START Passage shown
Lady Justice of Appeal
- Incumbent
- Assumed office 28 October 2020
- Monarchs: Elizabeth II Charles III

High Court Judge Queen's Bench Division
- In office 2014–2020

Personal details
- Born: Elisabeth Mary Caroline Laing 19 November 1956 (age 69)

= Elisabeth Laing =

British judge

Dame Elisabeth Mary Caroline Laing, (born 19 November 1956), styled The Rt. Hon. Lady Justice Elisabeth Laing, is a Lady Justice of Appeal of the Court of Appeal of England and Wales.

She was called to the bar at Middle Temple in 1980. A Recorder, and a former member of the Attorney General's Panel, she took Silk in 2008, and was appointed a Deputy High Court Judge in 2010. She was appointed to the Welsh Government's Panel of Queen's Counsel in 2012.

She has contributed to Halsbury's Laws, and to Supperstone, Goudie and Walker's Judicial Review. She was on the editorial board of Local Government Reports, and was a member of the BSB's Standards Committee and of the Committee of the BBA.

She has been a judge of the High Court of Justice (assigned to the Queen's Bench Division) since 2014. In January 2017, she was appointed Chairman of the Special Immigration Appeals Commission, the Pathogens Access Appeal Commission, and the Proscribed Organisations Appeal Commission. She was appointed to the Court of Appeal on 28 October 2020.

Lady Justice Elisabeth Laing served as a judge in the Court of Appeal for a Windrush case of Hubert Howard in July 2022.
END Passage shown
Tasks for this exercise:
A - Translate this sentence from the Elisabeth Laing biography into French: "She was appointed to the Court of Appeal on 28 October 2020."
B - From the Elisabeth Laing biography, reproduce the text between "Dame Elisabeth Mary" and "of the BBA.", inclusive.
START Information provided
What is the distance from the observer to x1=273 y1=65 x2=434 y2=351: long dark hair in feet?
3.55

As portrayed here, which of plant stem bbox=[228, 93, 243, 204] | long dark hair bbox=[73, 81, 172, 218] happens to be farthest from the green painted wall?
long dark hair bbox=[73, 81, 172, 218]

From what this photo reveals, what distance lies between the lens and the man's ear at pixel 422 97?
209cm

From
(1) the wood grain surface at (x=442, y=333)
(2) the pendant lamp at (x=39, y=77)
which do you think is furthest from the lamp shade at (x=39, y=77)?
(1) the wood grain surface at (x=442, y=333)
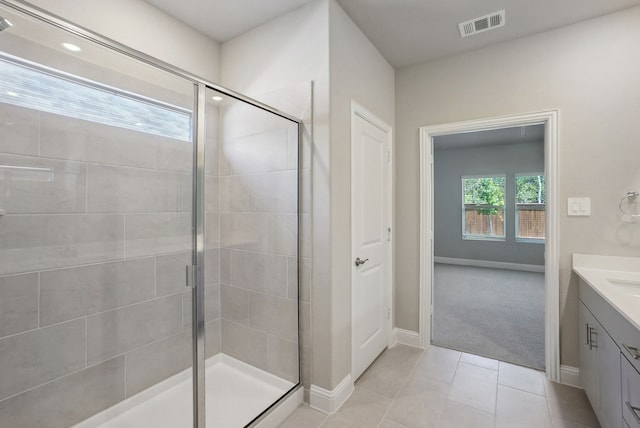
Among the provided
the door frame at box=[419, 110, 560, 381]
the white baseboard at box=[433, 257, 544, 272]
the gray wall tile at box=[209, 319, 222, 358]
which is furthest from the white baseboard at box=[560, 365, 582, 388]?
the white baseboard at box=[433, 257, 544, 272]

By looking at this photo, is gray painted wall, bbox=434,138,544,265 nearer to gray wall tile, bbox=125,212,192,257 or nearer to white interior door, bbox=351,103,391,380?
white interior door, bbox=351,103,391,380

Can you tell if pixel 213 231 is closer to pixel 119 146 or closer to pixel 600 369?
pixel 119 146

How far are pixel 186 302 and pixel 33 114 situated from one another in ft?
3.97

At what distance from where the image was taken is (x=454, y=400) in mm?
2070

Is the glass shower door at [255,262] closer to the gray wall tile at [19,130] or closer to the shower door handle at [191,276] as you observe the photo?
the shower door handle at [191,276]

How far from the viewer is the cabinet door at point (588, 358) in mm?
1784

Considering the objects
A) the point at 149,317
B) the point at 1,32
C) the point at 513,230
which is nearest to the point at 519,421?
the point at 149,317

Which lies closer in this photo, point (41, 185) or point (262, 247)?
point (41, 185)

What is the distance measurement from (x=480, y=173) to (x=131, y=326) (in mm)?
6867

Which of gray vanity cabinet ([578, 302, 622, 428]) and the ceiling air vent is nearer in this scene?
gray vanity cabinet ([578, 302, 622, 428])

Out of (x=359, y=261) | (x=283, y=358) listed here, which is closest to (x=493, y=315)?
(x=359, y=261)

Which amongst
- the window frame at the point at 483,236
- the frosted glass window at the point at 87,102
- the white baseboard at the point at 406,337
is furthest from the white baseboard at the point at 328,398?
the window frame at the point at 483,236

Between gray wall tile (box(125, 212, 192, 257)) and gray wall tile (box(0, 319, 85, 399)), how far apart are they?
49 centimetres

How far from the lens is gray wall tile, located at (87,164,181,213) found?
1.70 metres
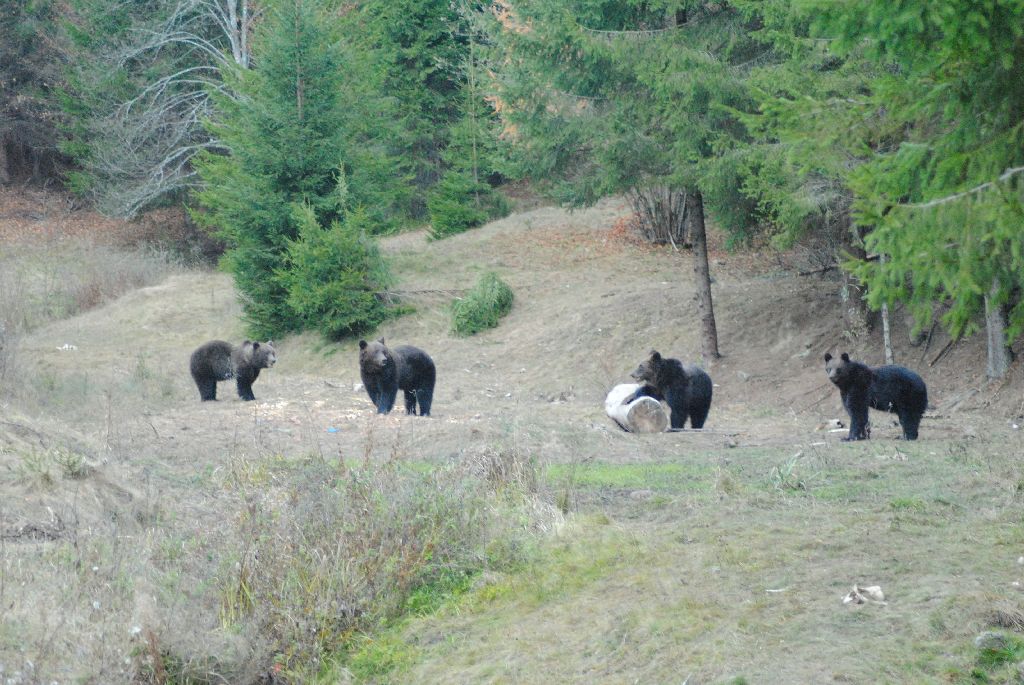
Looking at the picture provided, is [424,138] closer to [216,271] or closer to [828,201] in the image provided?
[216,271]

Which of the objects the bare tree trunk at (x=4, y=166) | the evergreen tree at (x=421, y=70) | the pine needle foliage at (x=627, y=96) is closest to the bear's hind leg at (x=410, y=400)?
the pine needle foliage at (x=627, y=96)

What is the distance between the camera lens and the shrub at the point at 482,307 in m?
26.8

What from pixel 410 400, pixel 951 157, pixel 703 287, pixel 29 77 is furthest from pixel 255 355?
pixel 29 77

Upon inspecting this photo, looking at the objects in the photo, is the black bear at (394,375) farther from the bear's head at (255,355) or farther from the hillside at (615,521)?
the bear's head at (255,355)

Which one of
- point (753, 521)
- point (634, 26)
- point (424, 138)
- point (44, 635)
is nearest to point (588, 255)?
point (634, 26)

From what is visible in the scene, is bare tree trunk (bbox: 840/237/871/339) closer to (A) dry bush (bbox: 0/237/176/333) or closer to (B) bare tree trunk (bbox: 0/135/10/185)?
(A) dry bush (bbox: 0/237/176/333)

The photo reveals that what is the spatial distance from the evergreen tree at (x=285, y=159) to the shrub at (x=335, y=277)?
0.31m

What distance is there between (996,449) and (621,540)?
4935 mm

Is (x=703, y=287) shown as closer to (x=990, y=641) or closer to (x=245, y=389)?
(x=245, y=389)

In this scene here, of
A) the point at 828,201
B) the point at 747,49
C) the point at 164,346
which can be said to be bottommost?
the point at 164,346

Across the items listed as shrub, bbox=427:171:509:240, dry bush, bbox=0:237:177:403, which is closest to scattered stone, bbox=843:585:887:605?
dry bush, bbox=0:237:177:403

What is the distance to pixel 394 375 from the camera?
16.1 m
END Information provided
Per-task answers:
A - Elle a été nommée à la Cour d'appel le 28 octobre 2020.

B -
Dame Elisabeth Mary Caroline Laing, (born 19 November 1956), styled The Rt. Hon. Lady Justice Elisabeth Laing, is a Lady Justice of Appeal of the Court of Appeal of England and Wales.

She was called to the bar at Middle Temple in 1980. A Recorder, and a former member of the Attorney General's Panel, she took Silk in 2008, and was appointed a Deputy High Court Judge in 2010. She was appointed to the Welsh Government's Panel of Queen's Counsel in 2012.

She has contributed to Halsbury's Laws, and to Supperstone, Goudie and Walker's Judicial Review. She was on the editorial board of Local Government Reports, and was a member of the BSB's Standards Committee and of the Committee of the BBA.